** DATA SHOWN follows **

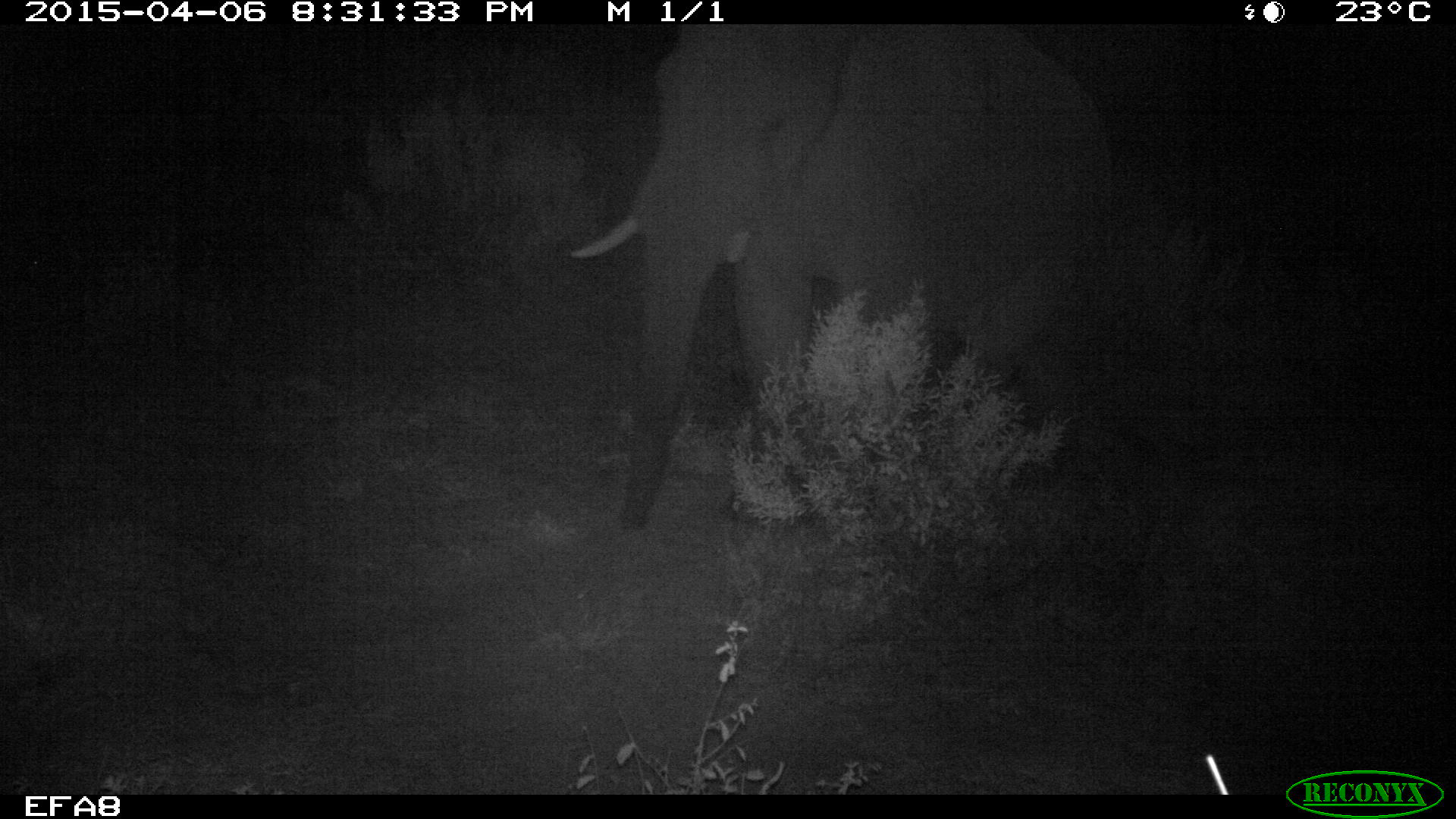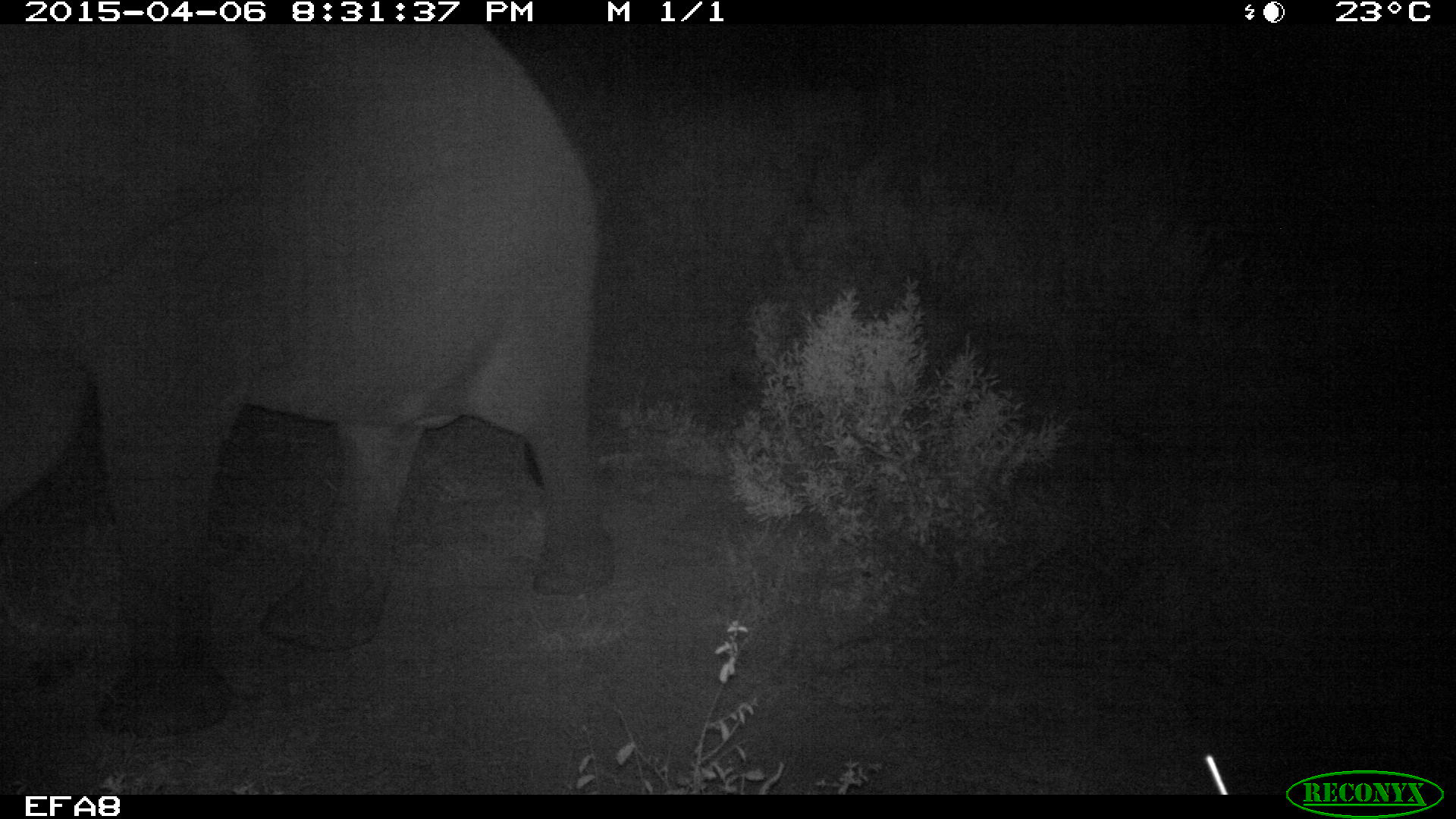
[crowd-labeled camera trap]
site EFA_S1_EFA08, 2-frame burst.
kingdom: Animalia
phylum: Chordata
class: Mammalia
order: Proboscidea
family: Elephantidae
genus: Loxodonta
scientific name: Loxodonta africana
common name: african bush elephant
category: elephant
Elephant (african bush elephant) (Loxodonta africana), count 1. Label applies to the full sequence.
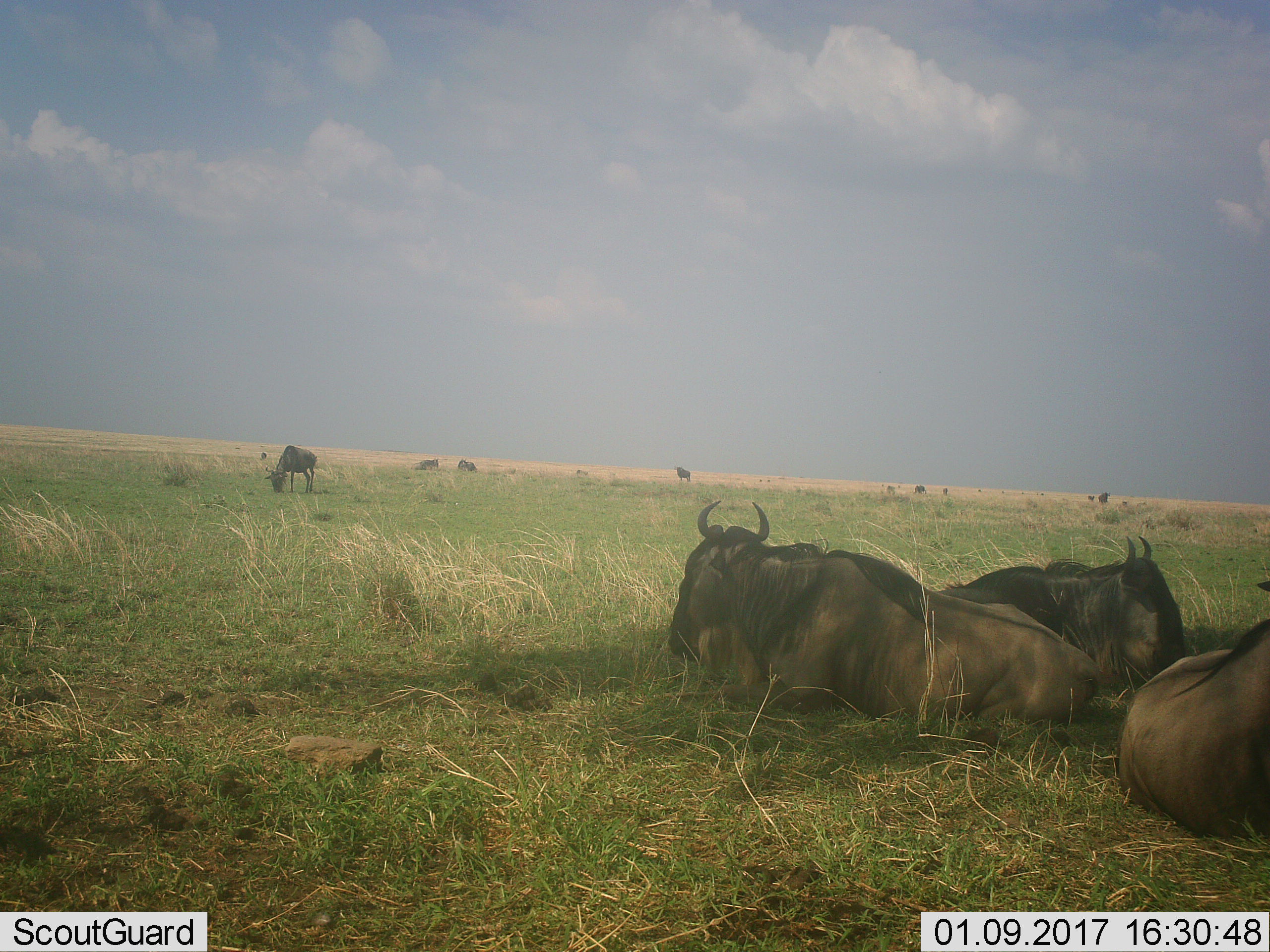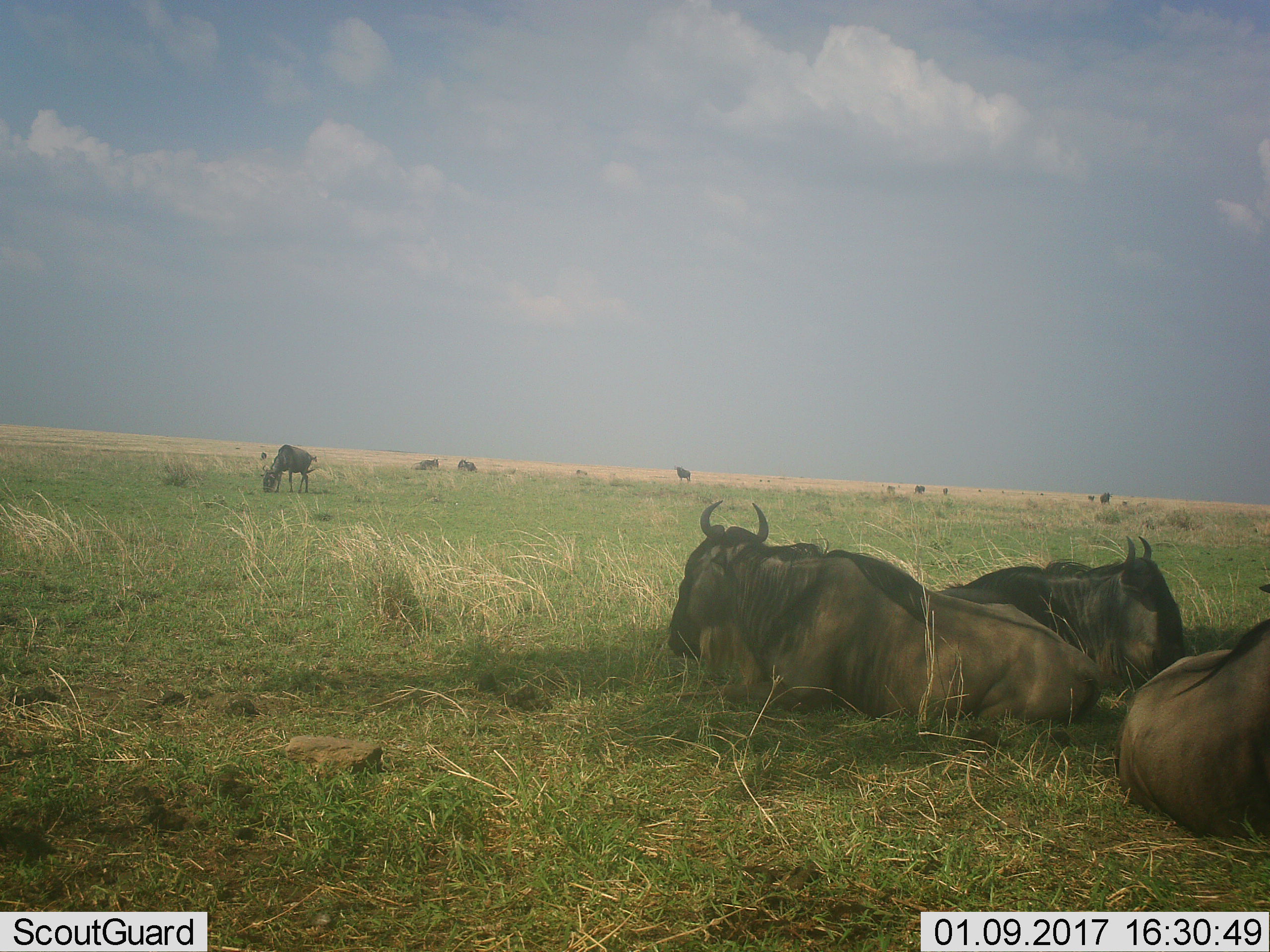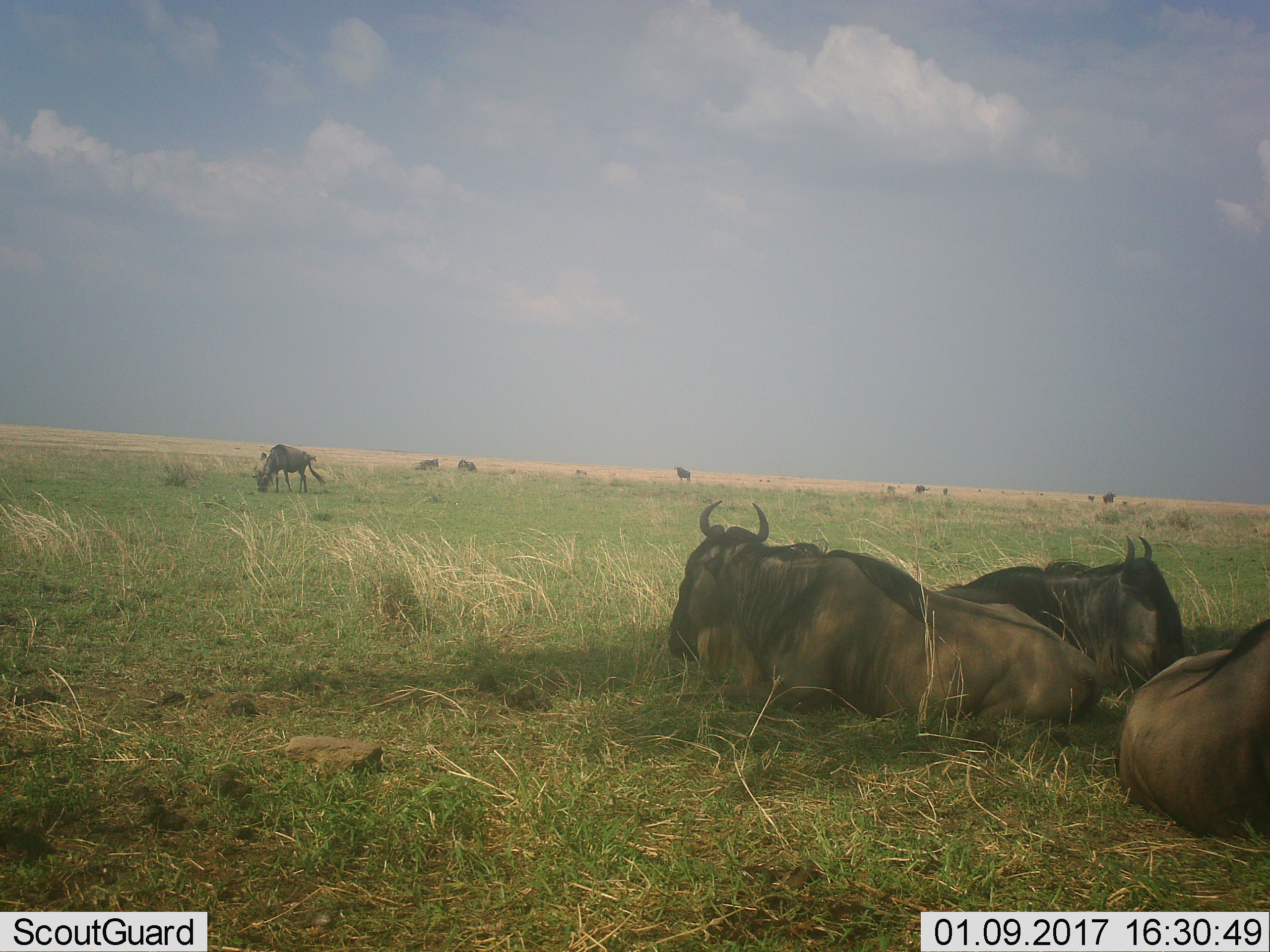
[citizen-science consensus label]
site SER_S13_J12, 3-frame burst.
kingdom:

** End of DATA SHOWN **

__TASK TO CARRY OUT__
Go through the records and report each line that contains "site".

__ANSWER SPACE__
site EFA_S1_EFA08, 2-frame burst.
site SER_S13_J12, 3-frame burst.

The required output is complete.